▶ Aim of the exercise:
Set down the records exactly, and omit any image found in them.

╭─ Records

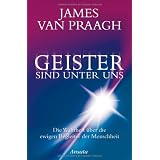 Geister sind unter uns: Die Wahrheit �ber die ewigen Begleiter der Menschheitvon "James van Praagh"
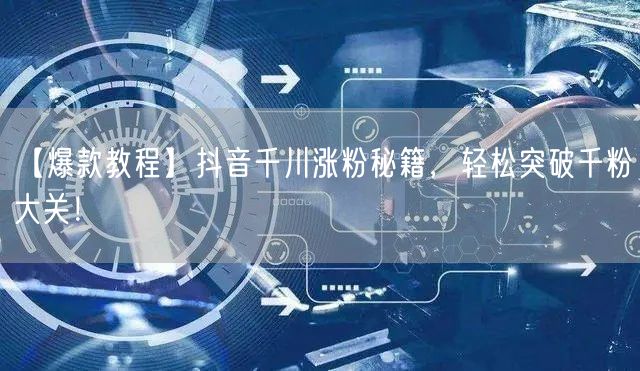 【爆款教程】抖音千川涨粉秘籍，轻松突破千粉大关！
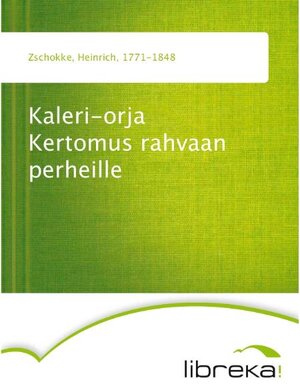 Buchcover Kaleri-orja Kertomus rahvaan perheille | Heinrich Zschokke | EAN 9783655246658 | ISBN 3-655-24665-X | ISBN 978-3-655-24665-8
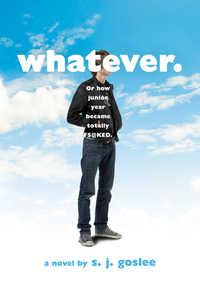 Whatever.: or how junior year became totally f$@ked by S.J. Goslee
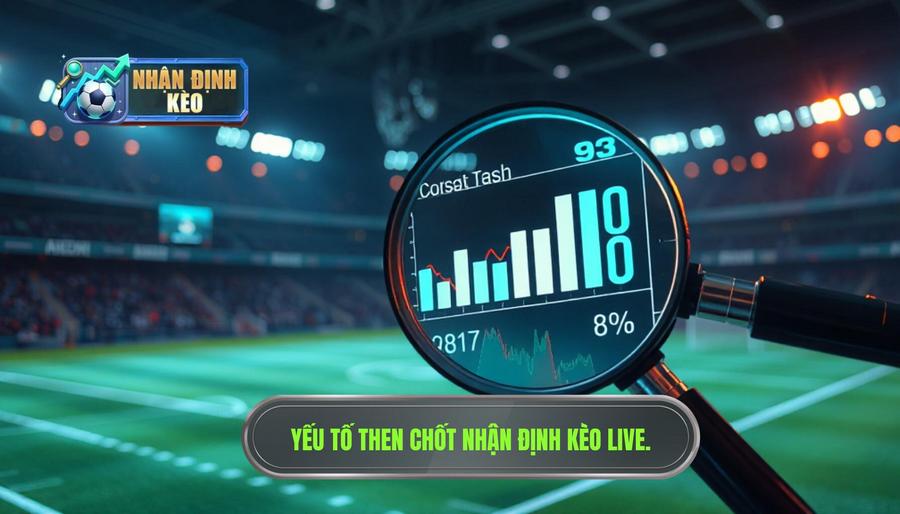 Các yếu tố then chốt khi nhận định kèo live trận đấu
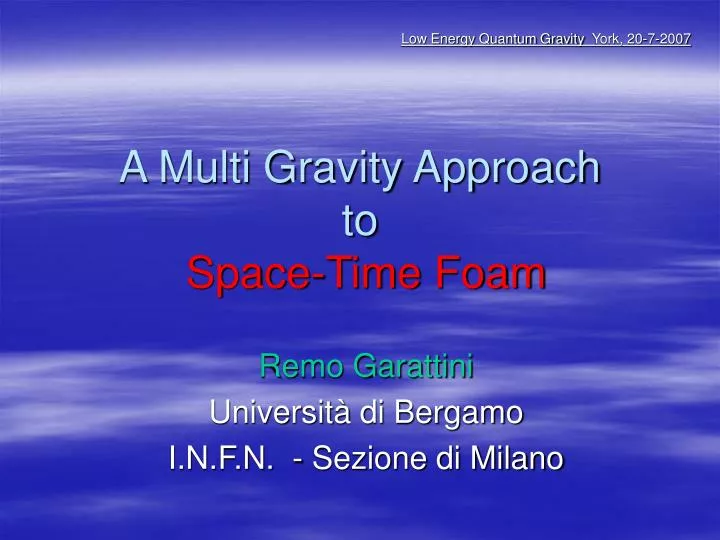 a multi gravity approach to space time foam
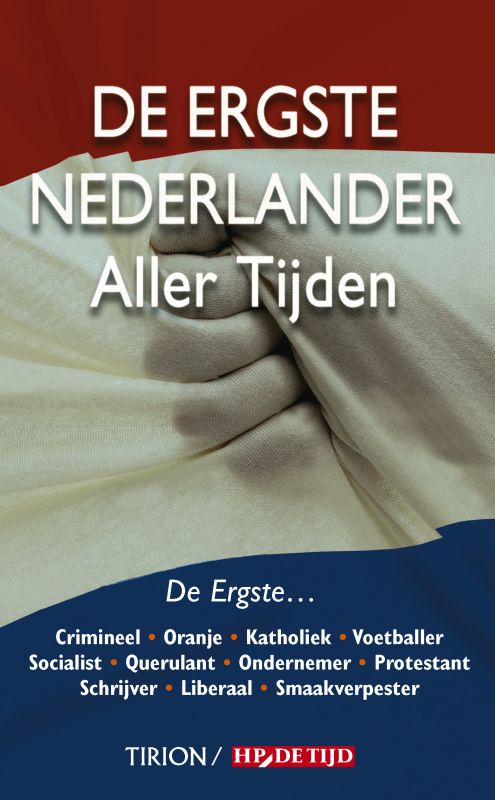 Omslag van De Ergste Nederlander Aller Tijden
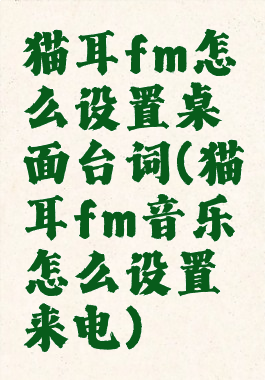 猫耳fm怎么设置桌面台词(猫耳fm音乐怎么设置来电)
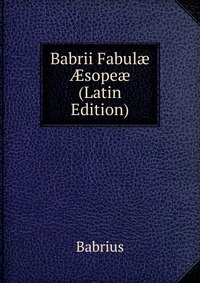 Babrii Fabul? ?sope? (Latin Edition)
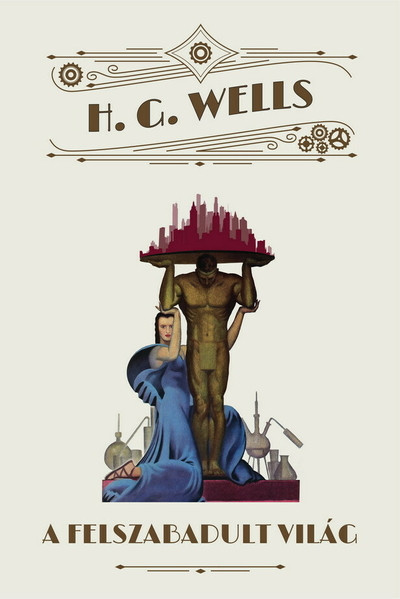 A felszabadult világ - H. G. Wells A felszabadult világ - H. G. Wells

╰─

▶ Exercise result:
 Geister sind unter uns: Die Wahrheit �ber die ewigen Begleiter der Menschheitvon "James van Praagh"
 【爆款教程】抖音千川涨粉秘籍，轻松突破千粉大关！
 Buchcover Kaleri-orja Kertomus rahvaan perheille | Heinrich Zschokke | EAN 9783655246658 | ISBN 3-655-24665-X | ISBN 978-3-655-24665-8
 Whatever.: or how junior year became totally f$@ked by S.J. Goslee
 Các yếu tố then chốt khi nhận định kèo live trận đấu
 a multi gravity approach to space time foam
 Omslag van De Ergste Nederlander Aller Tijden
 猫耳fm怎么设置桌面台词(猫耳fm音乐怎么设置来电)
 Babrii Fabul? ?sope? (Latin Edition)
 A felszabadult világ - H. G. Wells A felszabadult világ - H. G. Wells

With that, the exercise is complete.